» **INFORMATION SHOWN**:
* * * * * * * * *

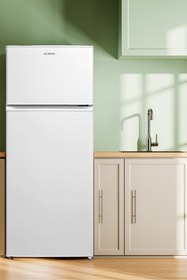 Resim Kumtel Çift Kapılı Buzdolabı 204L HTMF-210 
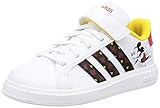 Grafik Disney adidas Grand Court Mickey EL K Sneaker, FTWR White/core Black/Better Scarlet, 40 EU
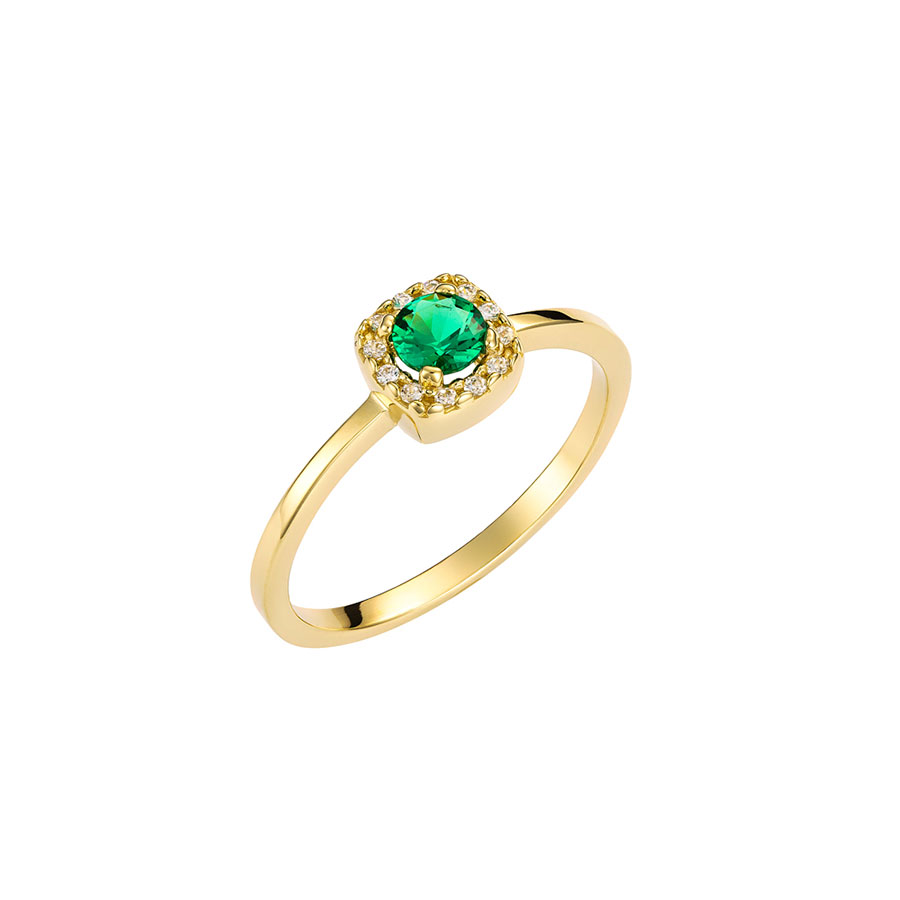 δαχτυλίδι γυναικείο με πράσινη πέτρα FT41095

* * * * * * * * *

» **ASSIGNMENT**:
Repeat the listing verbatim, pictures excluded.

» **OUTPUT OF THE TASK**:
 Resim Kumtel Çift Kapılı Buzdolabı 204L HTMF-210 
 Grafik Disney adidas Grand Court Mickey EL K Sneaker, FTWR White/core Black/Better Scarlet, 40 EU
 δαχτυλίδι γυναικείο με πράσινη πέτρα FT41095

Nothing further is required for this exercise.